Sylvie Baussier : Moi je rêve d’un monde où l’on pourrait être autiste et « comme tout le monde »

Pourquoi avez-vous décidé d'écrire ce documentaire jeunesse sur l'autisme ?

J’ai un enfant autiste Asperger, diagnostiqué assez tard, et comme tant de parents cela a été un parcours du combattant pour qu’il suive une scolarité en milieu ordinaire, soit accepté pour passer le bac (qu’il a obtenu), puis pour suivre un BTS… Puis il y a eu la recherche de vie professionnelle… Sans parler du quotidien. Emotionellement, élever (dans tous les sens du terme) un enfant autiste est une lourde et belle tâche! J’ai souhaité partager avec les jeunes concernés, les fratries, les familles, mon expérience, afin d’alléger les choses pour eux, si possible. J’ai commencé par écrire un court roman, Les Autres mode d’emploi, qui a rencontré, et rencontre toujours, un beau succès en France et même au Liban. J’ai poursuivi mon travail par ce documentaire intergénérationnel qui permet aux jeunes, aux fratries, aux familles, aux AESH, aux enseignants de trouver des informations complètes, simples, qui donnent les principales clés pour comprendre l’autisme.
 

Comment vous est venue l'idée d'intégrer aux éléments informatifs et explicatifs des témoignages d'enfants et d'adolescents autistes et de leurs proches ?

J’aime que les textes soient accessibles, et que les lecteurs puissent se sentir concernés. Je connais de nombreux jeunes autistes, depuis des années, et j’ai suivi de nombreuses conférences sur le sujet. Dans ce documentaire, j’ai inventé des personnages permettant de faire un tour d’horizon des différentes facettes de l’autisme. Ils pourraient effectivement exister pour de vrai! Mais je les ai voulus emblématiques, et pour cela il me fallait les construire.
 

Avez -vous rencontré certains de vos lecteurs ? Quels retours avez-vous eus des enfants, parents ou professionnels ?

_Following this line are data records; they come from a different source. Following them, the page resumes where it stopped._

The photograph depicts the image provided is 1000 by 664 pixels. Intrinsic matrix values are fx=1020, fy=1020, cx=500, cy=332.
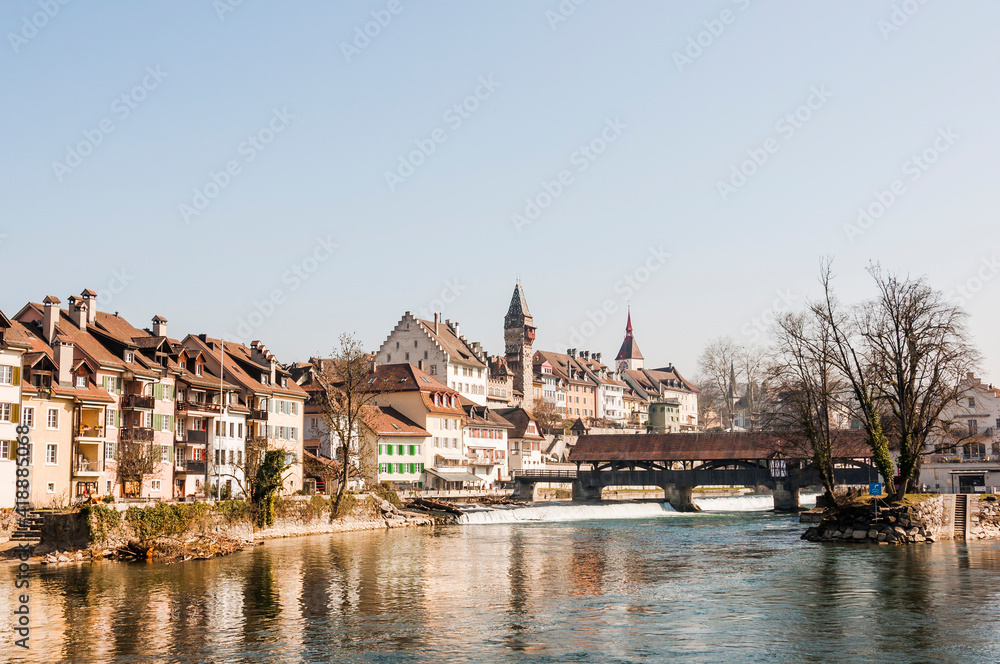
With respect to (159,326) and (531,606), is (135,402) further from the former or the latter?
(531,606)

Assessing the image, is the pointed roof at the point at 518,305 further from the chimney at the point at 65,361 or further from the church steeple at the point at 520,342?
the chimney at the point at 65,361

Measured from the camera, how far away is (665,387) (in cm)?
17625

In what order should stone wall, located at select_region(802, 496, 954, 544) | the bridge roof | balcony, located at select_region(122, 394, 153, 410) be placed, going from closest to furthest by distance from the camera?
1. stone wall, located at select_region(802, 496, 954, 544)
2. balcony, located at select_region(122, 394, 153, 410)
3. the bridge roof

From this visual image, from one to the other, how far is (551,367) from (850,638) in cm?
12957

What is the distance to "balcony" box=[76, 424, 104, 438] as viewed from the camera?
41.9 metres

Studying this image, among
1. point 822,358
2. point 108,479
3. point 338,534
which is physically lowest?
point 338,534

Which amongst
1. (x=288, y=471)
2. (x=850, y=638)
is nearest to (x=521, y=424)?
(x=288, y=471)

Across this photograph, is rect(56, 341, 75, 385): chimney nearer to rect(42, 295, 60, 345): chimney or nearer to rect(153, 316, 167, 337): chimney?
rect(42, 295, 60, 345): chimney

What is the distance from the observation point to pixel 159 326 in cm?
5531

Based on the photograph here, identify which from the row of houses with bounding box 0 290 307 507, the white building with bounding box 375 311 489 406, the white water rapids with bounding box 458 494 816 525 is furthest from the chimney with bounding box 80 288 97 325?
the white building with bounding box 375 311 489 406

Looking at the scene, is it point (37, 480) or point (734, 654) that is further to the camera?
point (37, 480)

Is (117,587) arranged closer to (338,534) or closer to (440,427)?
(338,534)

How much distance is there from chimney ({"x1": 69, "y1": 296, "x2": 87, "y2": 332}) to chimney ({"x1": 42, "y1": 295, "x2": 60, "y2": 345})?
256cm

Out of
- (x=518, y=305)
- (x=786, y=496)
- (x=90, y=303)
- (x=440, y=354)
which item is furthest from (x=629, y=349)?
(x=90, y=303)
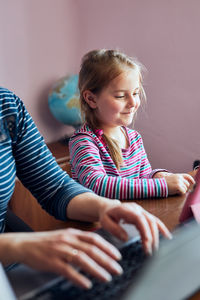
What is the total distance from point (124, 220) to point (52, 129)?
1.77m

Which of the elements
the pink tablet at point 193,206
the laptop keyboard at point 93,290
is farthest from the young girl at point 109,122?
the laptop keyboard at point 93,290

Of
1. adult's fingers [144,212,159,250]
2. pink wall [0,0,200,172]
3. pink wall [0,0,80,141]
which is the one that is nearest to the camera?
adult's fingers [144,212,159,250]

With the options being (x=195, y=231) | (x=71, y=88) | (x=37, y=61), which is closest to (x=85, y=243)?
(x=195, y=231)

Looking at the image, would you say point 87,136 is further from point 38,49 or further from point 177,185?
point 38,49

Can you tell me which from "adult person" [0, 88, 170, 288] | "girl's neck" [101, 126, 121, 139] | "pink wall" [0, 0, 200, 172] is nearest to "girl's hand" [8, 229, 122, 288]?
"adult person" [0, 88, 170, 288]

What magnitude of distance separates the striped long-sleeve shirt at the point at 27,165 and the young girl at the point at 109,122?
0.52ft

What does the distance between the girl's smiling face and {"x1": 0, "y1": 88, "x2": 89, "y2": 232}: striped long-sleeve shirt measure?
0.35 m

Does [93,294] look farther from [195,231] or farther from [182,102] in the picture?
[182,102]

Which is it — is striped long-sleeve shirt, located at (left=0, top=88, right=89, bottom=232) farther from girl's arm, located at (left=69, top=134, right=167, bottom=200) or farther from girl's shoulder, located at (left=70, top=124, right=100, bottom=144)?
girl's shoulder, located at (left=70, top=124, right=100, bottom=144)

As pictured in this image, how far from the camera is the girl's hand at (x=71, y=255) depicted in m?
0.44

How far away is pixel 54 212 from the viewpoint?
0.81 m

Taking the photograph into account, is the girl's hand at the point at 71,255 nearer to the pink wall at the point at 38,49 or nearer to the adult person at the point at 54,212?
the adult person at the point at 54,212

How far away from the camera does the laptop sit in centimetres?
32

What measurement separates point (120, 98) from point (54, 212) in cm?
49
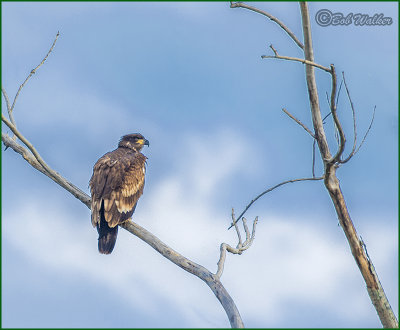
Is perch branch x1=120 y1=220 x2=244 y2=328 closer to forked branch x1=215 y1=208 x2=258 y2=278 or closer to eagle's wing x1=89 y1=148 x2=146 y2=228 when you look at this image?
forked branch x1=215 y1=208 x2=258 y2=278

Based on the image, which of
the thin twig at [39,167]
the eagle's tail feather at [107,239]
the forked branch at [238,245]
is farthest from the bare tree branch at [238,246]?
the thin twig at [39,167]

Pour mon roman, j’ai été invitée dans de nombreuses classes, en France et même au Liban! Il a aussi reçu deux prix, dont l’un attribué après un vote de centaines de jeunes, c’était très émouvant!

Mon documentaire est aussi très apprécié, je le vois sur les salons du livre, dans les classes qui m’invitent à en parler… Les enseignants l’achètent pour eux, aussi, car il arrive souvent qu’ils aient un ou une jeune autiste dans leur classe et se trouvent démunis pour l'aider.
 

Trouvez-vous que la cause des autistes, pour reprendre le titre du livre de Sophie Janois, soit suffisamment et justement médiatisée ?

Il y a un énorme progrès, qui est à poursuivre. Je me méfie toutefois d’un aspect de cette médiatisation : c’est parfois comme si on nous disait : « Bon, d’accord, on peut être autiste, mais il faut compenser par un don : être surdoué en dessin, maths, musique… ». Moi je rêve d’un monde où l’on pourrait être autiste et « comme tout le monde », c’est-à-dire sans devoir «compenser » par un « don » extraordinaire. Ils sont déjà extraordinaires d’arriver à vivre dans un monde de neurotypiques qui multiplient les non-dits et suivent des règles de vie si peu explicitées!
 

Qu'attendez-vous comme mesures primordiales suite à la concertation "Ensemble pour l'école inclusive » ?

J’aimerais que les AESH aient un statut décent, et davantage de formation. J’aimerais aussi que les enseignants eux soient davantage formés s’ils le souhaitent. Je trouverais indispensable qu’au cas par cas on définisse si un enfant peut réellement tirer partie de l’inclusion scolaire, ou bien s’il doit bénéficier d’un environnement plus spécifique.

Propos recueillis par Cécile Glasman.

L’autisme, collection Parlons-en, éditions Gulf Stream, 2017

Les Autres mode d’emploi, collection Court-métrage, éditions Oskar, 2014.